How the Light Gets In
Page 163“What’s so interesting over there?” Ruth asked him.
Olivier had tried to stop her from going outside, but when Ruth saw Beauvoir sit on the bench alone, she put on her coat, picked up her duck, and left, saying, “Don’t you think he’d find it strange if the village was completely deserted? I won’t tell him anything. What do you think I am? Crazy?”
“As a matter of—”
But it was too late. The old poet had left the building. Olivier watched with trepidation. Myrna and Clara watched from the window of the bookstore. In the loft, Gabri, Nichol, and the Brunels watched as Ruth crossed the road and joined Beauvoir on the cold bench.
“Is this going to be a problem?” Thérèse asked Gabri.
“Oh, no. It’ll be fine,” said Gabri, and grimaced.
“I have a clear shot,” said Nichol, her voice hopeful.
“I think Nichol and the crazy poet might be related,” Jérôme said to Thérèse.
Down below, Ruth, Rosa and Jean-Guy sat side by side, watching the activity at the schoolhouse.
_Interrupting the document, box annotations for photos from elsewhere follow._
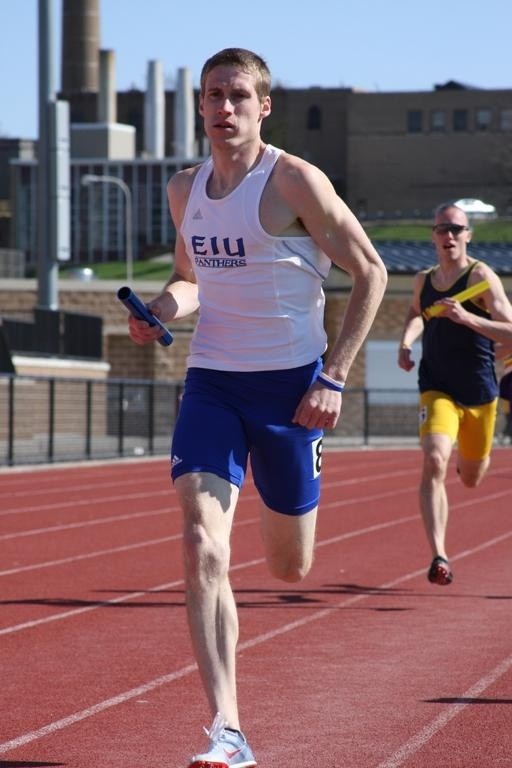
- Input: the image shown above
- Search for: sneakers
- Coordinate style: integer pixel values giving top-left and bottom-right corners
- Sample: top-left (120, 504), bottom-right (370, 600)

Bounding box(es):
top-left (428, 556), bottom-right (453, 585)
top-left (188, 711), bottom-right (258, 767)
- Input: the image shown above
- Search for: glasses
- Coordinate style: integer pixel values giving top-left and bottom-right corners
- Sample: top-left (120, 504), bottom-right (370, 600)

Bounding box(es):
top-left (432, 223), bottom-right (469, 235)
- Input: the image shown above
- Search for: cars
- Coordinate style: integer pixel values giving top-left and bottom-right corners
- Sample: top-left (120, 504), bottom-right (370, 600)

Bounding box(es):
top-left (441, 196), bottom-right (501, 221)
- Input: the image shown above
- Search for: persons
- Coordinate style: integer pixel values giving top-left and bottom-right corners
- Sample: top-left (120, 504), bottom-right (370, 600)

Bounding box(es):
top-left (394, 203), bottom-right (511, 587)
top-left (490, 337), bottom-right (511, 447)
top-left (128, 43), bottom-right (388, 768)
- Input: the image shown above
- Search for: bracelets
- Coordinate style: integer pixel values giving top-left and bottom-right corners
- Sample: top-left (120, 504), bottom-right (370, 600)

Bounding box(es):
top-left (315, 370), bottom-right (346, 393)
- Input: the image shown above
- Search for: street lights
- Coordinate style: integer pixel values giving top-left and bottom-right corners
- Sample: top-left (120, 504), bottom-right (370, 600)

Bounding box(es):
top-left (79, 172), bottom-right (135, 287)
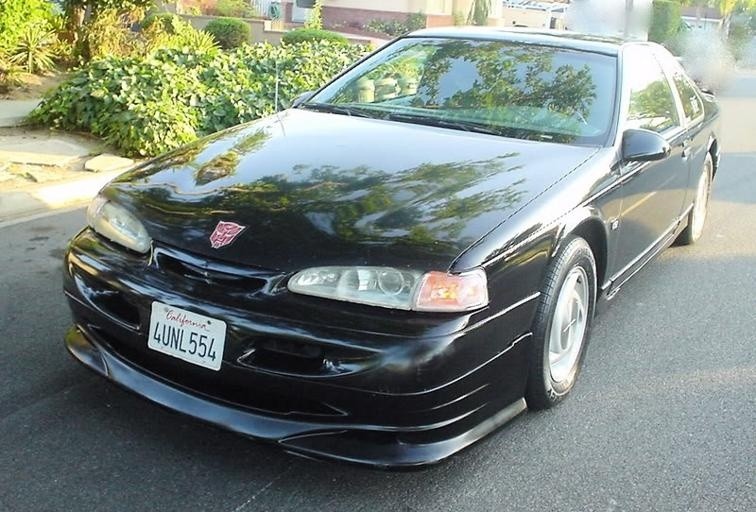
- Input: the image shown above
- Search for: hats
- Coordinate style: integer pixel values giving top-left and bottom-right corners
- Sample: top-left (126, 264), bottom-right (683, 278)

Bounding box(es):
top-left (61, 26), bottom-right (724, 472)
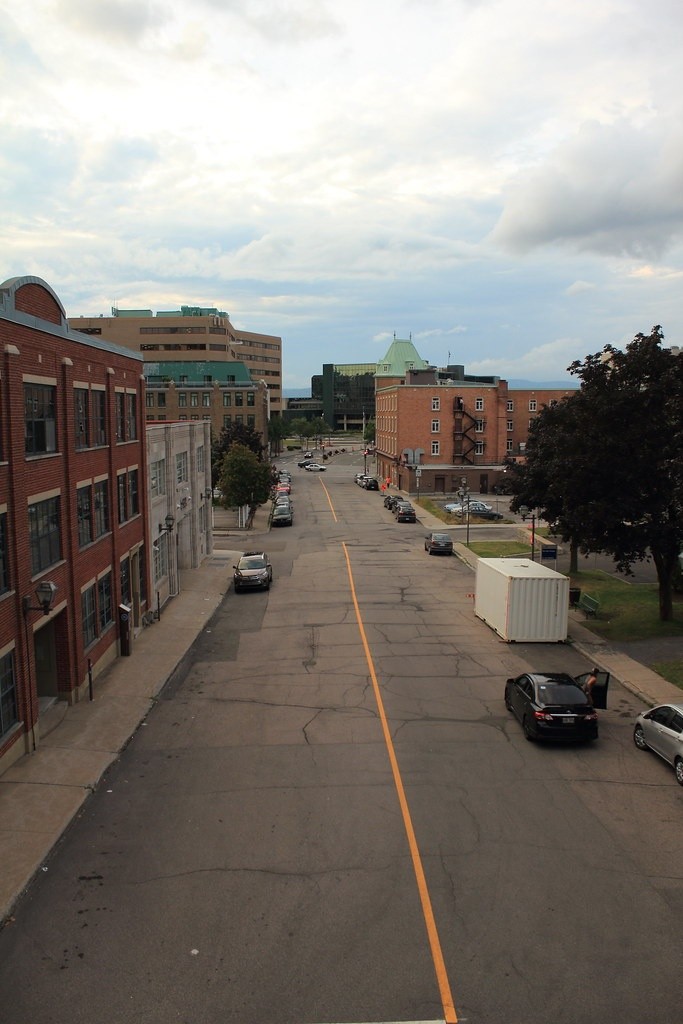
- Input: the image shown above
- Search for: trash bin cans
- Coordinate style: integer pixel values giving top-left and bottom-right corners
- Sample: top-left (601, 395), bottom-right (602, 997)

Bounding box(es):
top-left (569, 588), bottom-right (581, 607)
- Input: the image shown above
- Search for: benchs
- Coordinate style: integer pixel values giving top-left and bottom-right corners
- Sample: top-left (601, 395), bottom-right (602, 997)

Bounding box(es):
top-left (574, 592), bottom-right (600, 620)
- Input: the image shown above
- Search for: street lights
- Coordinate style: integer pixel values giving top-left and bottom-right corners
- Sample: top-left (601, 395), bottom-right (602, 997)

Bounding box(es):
top-left (457, 486), bottom-right (468, 547)
top-left (518, 504), bottom-right (535, 561)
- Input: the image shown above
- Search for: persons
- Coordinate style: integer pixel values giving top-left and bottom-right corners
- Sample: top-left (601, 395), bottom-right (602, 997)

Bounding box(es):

“Who hurt you once,” Ruth whispered to the young man, “so far beyond repair?”
Jean-Guy roused, as though finally noticing he wasn’t alone. He looked at her.
“What do you think?” She stroked Rosa, but looked at him.
“I think maybe I am,” he said softly.
Beauvoir stared at the old schoolhouse. Instead of taking the computers out, new equipment was being brought in from the van. Boxes and wires and cables. It looked familiar, but Beauvoir couldn’t be bothered to dig through his memory for the information.
Ruth sat quietly beside him, then she lifted Rosa from her lap, feeling it warm where the duck had been. She carefully placed Rosa on Jean-Guy’s lap.
He seemed not to notice, but after a few moments he brought his hand up and stroked Rosa. Softly, softly.
“I could wring her neck, you know,” he said.
“I know,” said Ruth. “Please don’t.”
She watched Rosa, holding her dark duck eyes. And Rosa looked at Ruth, as Jean-Guy’s hand caressed the feathers of Rosa’s back, coming closer and closer to the long neck.Ruth held fast to Rosa’s eyes.
Finally Jean-Guy’s hand stopped, and rested.
Ruth nodded.
“I’m glad,” he said.
“She took the long way home,” said Ruth. “Some do, you know. They seem lost. Sometimes they might even head off in the wrong direction. Lots of people give up, say they’re gone forever, but I don’t believe that. Some make it home, eventually.”
Jean-Guy lifted Rosa from his lap and attempted to return her to Ruth. But the old woman held up her hand.
“No. You keep her now.”
Jean-Guy stared at Ruth, uncomprehending. He tried again to give Rosa back, and again Ruth gently, firmly declined.
“She’ll have a good home with you,” she said, now not looking at Rosa at all.
“But I don’t know how to look after a duck,” he said. “What would I do with her?”
“Isn’t the question more what’ll she do with you?” asked Ruth. She got up and fished in her pocket. “These are the keys to my car.” She gave them to Beauvoir and nodded toward an old beat-up Civic. “I think Rosa would be better off away from here, don’t you?”
Beauvoir stared at the keys in his hand, then at the thin, wrinkled, wretched old face. And the rheumy eyes that, in the bright sunshine, seemed to be leaking light.
She bent down slowly, as though each inch was agony, and kissed Rosa on the top of her head. Then she looked into Rosa’s bright eyes and whispered, “I love you.”
Ruth Zardo turned her back on them and limped away. Her head erect, she walked slowly forward. Toward the bistro and whatever was coming next.
* * *
“It’s a joke, right?” the fat cop on the other side of the counter said to Isabelle Lacoste. “Someone’s gonna blow this up?”
He waved at his monitors and all but called her “little lady.”
Lacoste didn’t have time for diplomacy. She’d shown him her Sûreté ID and told him what was about to happen. Not surprisingly, he hadn’t been eager to close the bridge.
Now she walked around the counter and stuck her Glock under his chin. “It’s no joke,” she said, and saw his eyes widen in terror.